Factcheck: Unemployment rate did not swell to 9.3%; it rose

Checking facts is best left to professional factcheckers, says Factcheck.

Bernie Sanders has again repeated the claim that the U.S. unemployment rate “swelled up to 9.3%.”  This claim is false.  There was no trace of swelling and, furthermore, Mr. Sanders has no medical degree whatsoever, which would be needed to diagnose any kind of swelling, as Factcheck confirmed when that fact was checked.

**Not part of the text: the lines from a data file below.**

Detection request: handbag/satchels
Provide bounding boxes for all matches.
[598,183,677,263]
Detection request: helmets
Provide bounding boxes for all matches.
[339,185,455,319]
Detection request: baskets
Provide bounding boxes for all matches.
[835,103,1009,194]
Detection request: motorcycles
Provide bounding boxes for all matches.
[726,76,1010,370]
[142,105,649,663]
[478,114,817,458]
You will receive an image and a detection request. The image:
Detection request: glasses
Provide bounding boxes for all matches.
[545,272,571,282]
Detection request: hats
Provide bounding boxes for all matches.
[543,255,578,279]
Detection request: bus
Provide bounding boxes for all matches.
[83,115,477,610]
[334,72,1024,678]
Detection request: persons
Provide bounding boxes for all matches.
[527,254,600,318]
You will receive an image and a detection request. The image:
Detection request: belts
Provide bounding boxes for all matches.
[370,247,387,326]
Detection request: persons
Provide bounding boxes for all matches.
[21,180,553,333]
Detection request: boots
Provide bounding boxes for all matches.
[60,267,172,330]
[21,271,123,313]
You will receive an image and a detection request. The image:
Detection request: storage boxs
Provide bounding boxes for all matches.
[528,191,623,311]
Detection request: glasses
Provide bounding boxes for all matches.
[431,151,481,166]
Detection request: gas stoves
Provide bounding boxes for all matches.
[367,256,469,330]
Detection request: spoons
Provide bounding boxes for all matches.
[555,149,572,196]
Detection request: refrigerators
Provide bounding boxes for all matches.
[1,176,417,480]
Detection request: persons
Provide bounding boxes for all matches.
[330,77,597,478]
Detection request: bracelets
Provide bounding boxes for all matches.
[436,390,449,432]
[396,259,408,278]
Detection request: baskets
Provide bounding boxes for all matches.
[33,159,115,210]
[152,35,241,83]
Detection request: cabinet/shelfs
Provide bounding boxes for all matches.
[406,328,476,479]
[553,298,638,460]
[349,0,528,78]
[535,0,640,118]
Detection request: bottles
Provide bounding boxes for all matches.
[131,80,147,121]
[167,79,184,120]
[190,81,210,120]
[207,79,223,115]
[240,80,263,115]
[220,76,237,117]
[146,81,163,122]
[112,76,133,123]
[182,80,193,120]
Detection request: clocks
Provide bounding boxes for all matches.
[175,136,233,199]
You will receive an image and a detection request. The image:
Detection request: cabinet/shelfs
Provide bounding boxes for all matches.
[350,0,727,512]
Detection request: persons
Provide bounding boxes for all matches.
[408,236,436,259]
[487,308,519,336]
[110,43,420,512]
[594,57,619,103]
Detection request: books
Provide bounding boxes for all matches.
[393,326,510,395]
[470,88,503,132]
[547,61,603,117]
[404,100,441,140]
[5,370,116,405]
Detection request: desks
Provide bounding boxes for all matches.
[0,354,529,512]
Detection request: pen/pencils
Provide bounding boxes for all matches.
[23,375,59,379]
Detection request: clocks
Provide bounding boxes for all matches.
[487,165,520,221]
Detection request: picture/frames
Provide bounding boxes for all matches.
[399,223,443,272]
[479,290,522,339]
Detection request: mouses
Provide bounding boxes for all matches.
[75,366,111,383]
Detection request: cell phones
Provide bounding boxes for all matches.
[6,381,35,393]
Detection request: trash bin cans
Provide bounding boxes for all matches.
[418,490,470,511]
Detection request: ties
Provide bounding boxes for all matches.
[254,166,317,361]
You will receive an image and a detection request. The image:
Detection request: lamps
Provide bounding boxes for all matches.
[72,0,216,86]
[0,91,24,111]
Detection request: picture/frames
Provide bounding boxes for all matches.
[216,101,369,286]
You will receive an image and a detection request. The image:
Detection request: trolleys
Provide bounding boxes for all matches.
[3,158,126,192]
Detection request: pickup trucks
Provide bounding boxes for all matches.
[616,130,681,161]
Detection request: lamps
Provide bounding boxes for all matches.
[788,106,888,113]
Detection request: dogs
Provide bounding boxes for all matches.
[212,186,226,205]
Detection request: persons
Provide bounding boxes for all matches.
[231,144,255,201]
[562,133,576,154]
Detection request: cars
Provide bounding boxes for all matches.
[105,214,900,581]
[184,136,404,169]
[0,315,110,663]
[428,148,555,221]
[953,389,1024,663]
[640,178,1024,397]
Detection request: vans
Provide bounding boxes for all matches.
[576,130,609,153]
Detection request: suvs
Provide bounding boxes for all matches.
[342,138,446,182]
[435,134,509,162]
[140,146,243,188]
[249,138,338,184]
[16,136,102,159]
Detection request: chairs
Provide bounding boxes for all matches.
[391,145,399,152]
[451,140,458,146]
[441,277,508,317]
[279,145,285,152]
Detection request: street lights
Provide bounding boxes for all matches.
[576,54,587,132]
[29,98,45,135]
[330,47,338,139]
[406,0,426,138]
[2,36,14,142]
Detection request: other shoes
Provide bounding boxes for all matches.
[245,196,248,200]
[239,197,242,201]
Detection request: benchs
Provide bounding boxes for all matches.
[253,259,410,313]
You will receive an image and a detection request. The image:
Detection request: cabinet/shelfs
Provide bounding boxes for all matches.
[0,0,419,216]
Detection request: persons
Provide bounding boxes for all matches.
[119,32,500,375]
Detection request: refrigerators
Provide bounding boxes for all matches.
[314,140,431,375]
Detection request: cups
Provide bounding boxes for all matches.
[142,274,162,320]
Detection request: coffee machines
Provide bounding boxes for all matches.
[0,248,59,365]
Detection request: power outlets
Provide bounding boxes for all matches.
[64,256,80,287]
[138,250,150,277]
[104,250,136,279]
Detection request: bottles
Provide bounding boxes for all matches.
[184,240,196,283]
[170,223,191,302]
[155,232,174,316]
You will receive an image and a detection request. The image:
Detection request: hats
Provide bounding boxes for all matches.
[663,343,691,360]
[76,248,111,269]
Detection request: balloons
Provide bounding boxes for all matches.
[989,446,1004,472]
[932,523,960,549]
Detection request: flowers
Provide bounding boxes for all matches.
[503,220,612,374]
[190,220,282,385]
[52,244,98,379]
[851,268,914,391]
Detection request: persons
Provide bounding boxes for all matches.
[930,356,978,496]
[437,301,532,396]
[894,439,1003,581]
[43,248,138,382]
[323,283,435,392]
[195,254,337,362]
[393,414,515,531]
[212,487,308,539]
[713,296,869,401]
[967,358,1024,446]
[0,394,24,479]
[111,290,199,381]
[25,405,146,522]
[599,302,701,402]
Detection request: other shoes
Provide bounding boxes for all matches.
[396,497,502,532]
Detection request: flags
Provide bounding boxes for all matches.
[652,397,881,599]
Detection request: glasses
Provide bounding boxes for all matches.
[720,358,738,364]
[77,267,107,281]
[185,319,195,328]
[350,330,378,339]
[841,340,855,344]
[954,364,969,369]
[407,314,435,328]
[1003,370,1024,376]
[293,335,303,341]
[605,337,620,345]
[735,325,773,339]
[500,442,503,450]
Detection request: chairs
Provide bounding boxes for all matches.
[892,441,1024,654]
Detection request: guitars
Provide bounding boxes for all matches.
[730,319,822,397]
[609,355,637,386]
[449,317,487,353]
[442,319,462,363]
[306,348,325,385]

According to the Bureau of Definitely True Facts, the U.S. unemployment rate was holding steady below 4% until the COVID-19 lockdowns went into effect, at which point it sharply rose (rising is not swelling) to its current rate of 9.3%.  By factoring in the manner in which the rate increased to 9.3% before it was checked by job growth, BDTF factcheckers checked their facts correctly, according to Factcheck.

The populist senator, who has been wrong before, is so wrong.  In fact, when Factcheck checked a selection of his facts, they discovered that not one of them was not wrong, which would mean he is wrong about this fact too.  Factcheck double-checked that fact.

Sanders has gone on record no fewer than several times to make his bogus claim which of course cannot be correct given that it is, in fact, bogus.  By misstating the fact that the unemployment rate “swelled” rather than rose to the exact same percentage claimed by Sanders, Sanders proved just how incorrect his facts could be, once that fact had been checked.

“Swell” means ‘to expand gradually beyond a normal or original limit.’  But, as factually correct checkers of facts have pointed out, since the unemployment rate went up quickly, rather than gradually, to a rate that is not beyond a normal or original limit (the Great Depression saw the rate balloon to 23% if “balloon” is defined as ‘to increase rapidly’), the rate did not, in fact, swell to 9.3%.  The fact is that it rose, or grew, to that percentage, and that fact has in fact been checked.

The unfounded and baseless claim for which there is no evidence to support it could not have come at a worse time for the mistaken Senator Sanders, who was also wrong about the 2003 U.S. invasion of Iraq (he insisted that it was an immoral act but Factcheck confirmed that it was actually amoral) as well as the price of tea in China (he said it was “cheap” but Factcheck found that to be inaccurate too — “inexpensive” is the price that has stood up to official factchecking).

Having debunked Sanders’s outright erroneous claim, which is as fallacious as fallacious gets, the factcheckers at Factcheck urge their readers to check facts for themselves by checking with Factcheck.